Because the traffic does not flow through, all the neighbors at the end of a cul-de-sac end up being fully aware of the life and times of the people around them, simply because they know—or certainly believe—that there’s little beyond them.
It seems to me to be a very dangerous thing—to try to turn our country into a cul-de-sac.
Is America a cul-de-sac, where we know our neighbors, we know their cars, we know their pets—so anyone who happens to turn down in our direction is either lost or an intruder?
How selfish can you be with the idea of freedom?
Every group of people—every nation or tribe that has contended they had superiority over the other inhabitants of Earth usually ended up vicious, arrogant and destroyed.
Do we really want to exist in a time when nostalgia rules our thoughts?
Where fear of the enemy makes more of them in our minds than there actually are?
Do we want to sit at the end of our American cul-de-sac, conversing on our porches, glaring at the travelers who happen to have turned down the road into our space, looking for freedom?
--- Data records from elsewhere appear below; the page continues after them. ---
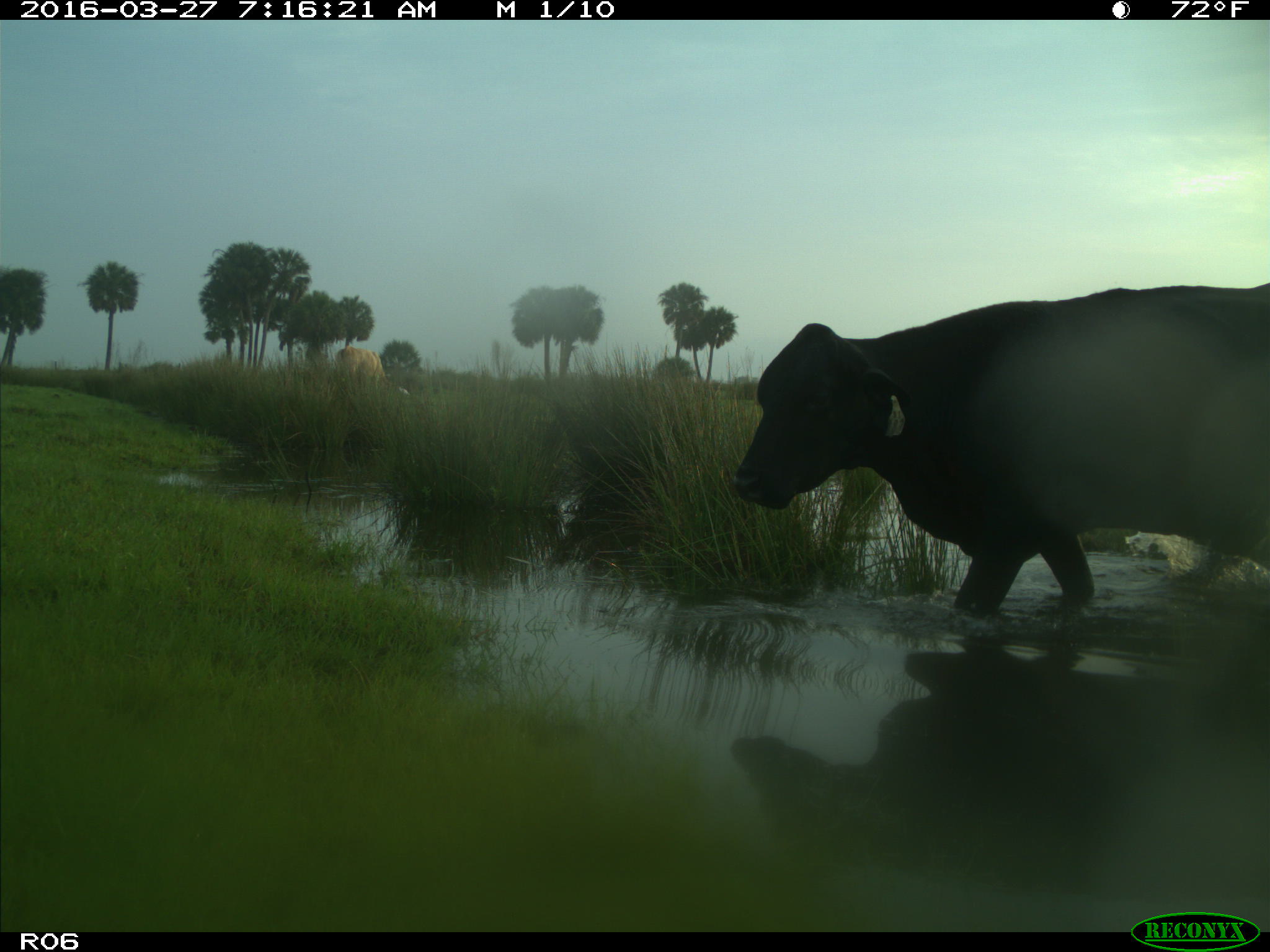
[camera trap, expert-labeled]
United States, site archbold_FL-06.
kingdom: Animalia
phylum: Chordata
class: Mammalia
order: Artiodactyla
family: Bovidae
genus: Bos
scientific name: Bos taurus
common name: domestic cow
There’s something really bizarre about a cul-de-sac.
I’ve only lived on one, and I didn’t stay long enough to be part of the “chosen four”—those houses near the end that cluster and become intolerant about accepting any other.
Because if you believe you have a special thing that sets you apart, other groups may want to come and steal it from you and will become very angry when they realize that you never had anything worth killing for.